Il s’approche d’elle et s’appuie de tout son poids contre son corps ferme et plein, refermant ses bras autour d’elle. Elle sourit entre ses larmes, constatant son érection. « Et bien je vois qu’on se laisse pas abattre pour si peu », dit-elle tandis qu’il se penche sur elle pour l’embrasser. Son baiser est impérieux, vorace, il tient sa tête entre ses grandes mains et prend possession de sa bouche, la  pénètre de sa langue, comme s’il la baisait. Son genou se glisse entre ses cuisses et les écarte, elle avance son bassin contre le sien, de ses mains toujours appuyées derrière elle, elle pousse son corps en avant comme pour entrer en lui elle aussi.
Pierre ouvre la fermeture éclair de sa combinaison pour attraper ses seins, il en flatte les pointes érigées avec sa paume, les tire, les pince entre ses doigts, les suce et les mord comme un carnivore dévore sa ration. Il grogne comme un animal, et Nathalie se liquéfie sous la caresse et devant ce désir furieux, cette pulsion de vie qui veut combattre la mort qu’ils ont dû donner. En quelques gestes impatients elle se débarrasse de ses bottes et de sa combinaison, la culotte suit le même chemin, la cyprine coule déjà le long de sa cuisse et Pierre se jette à genoux pour en lécher la trajectoire, puis sa langue remonte et vient en goûter la source à sa chatte trempée d’envie.

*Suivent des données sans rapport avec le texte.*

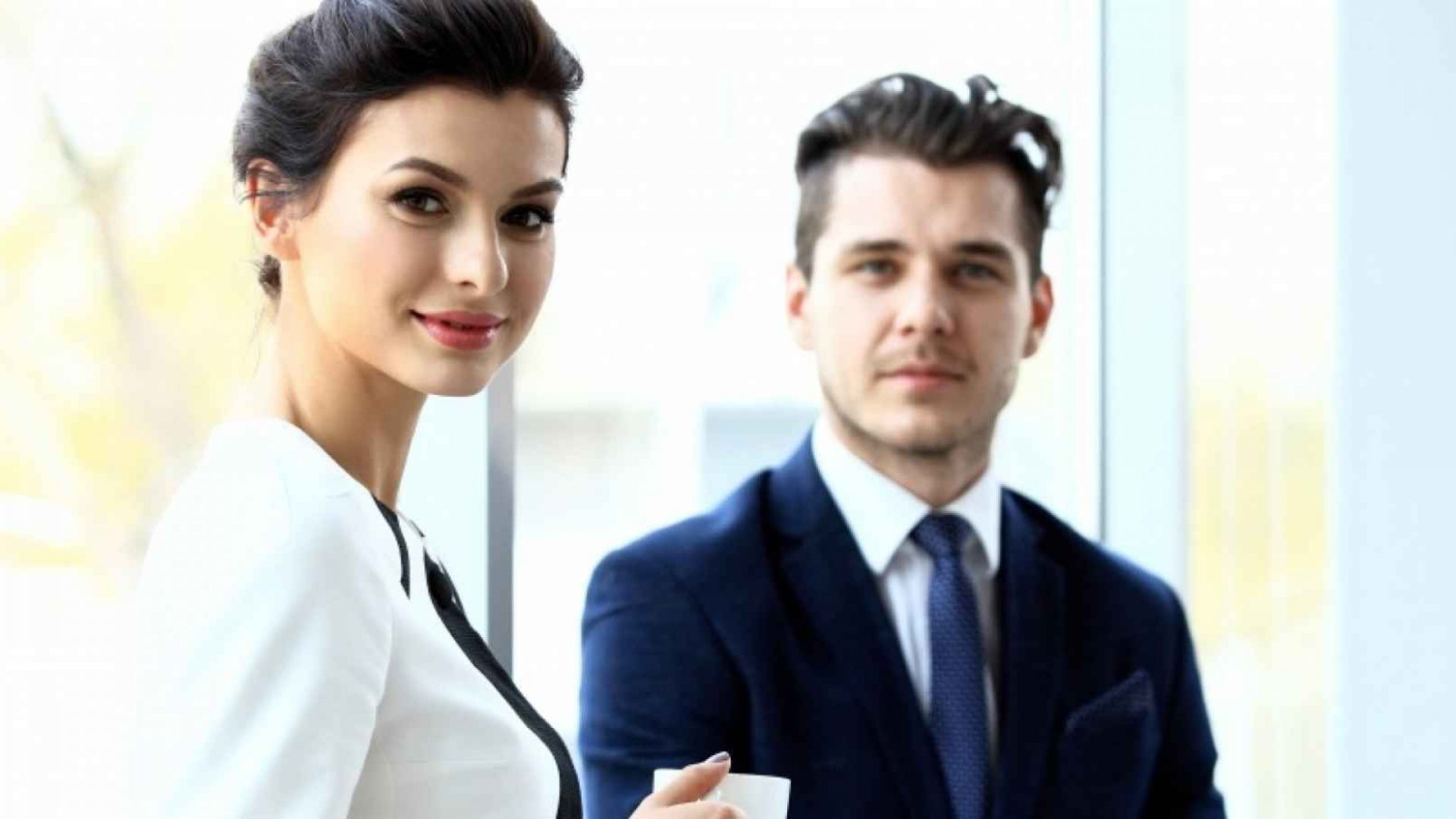 7 Habits for Projecting Confidence Instead of Arrogance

Il la hisse sur la paillasse, le carrelage est froid sous son cul, quand elle lui signale, il répond qu’il lui faut bien ça pour éteindre son cul brûlant, et puis il se reprend « non, jamais, qu’il ne refroidisse jamais ce cul brûlant que j’adore », elle rit, de ce rire de gorge qu’elle prend quand elle a envie de lui. Il fait à son tour valser bottes,  combinaison, caleçon, et frotte sa queue tendue et luisante contre ses lèvres et son bouton, de son autre main il caresse son cul dans lequel il rentre un doigt. Elle sursaute, tremble, contracte tout son corps et s’accroche à ses épaules en hurlant, ça marche à tous les coups, elle gicle par saccades, inondant le carrelage, elle se cambre et elle s’ouvre, elle le veut, putain elle le veut, et maintenant !
Cette pulsion de vie, elle la partage aussi, elle veut qu’il la baise, elle veut qu’ils jouissent ensemble justement ce soir, encore et encore, encore une fois pour conjurer la mort.
Elle ne veut pas pleurer sur un vieil entonnoir.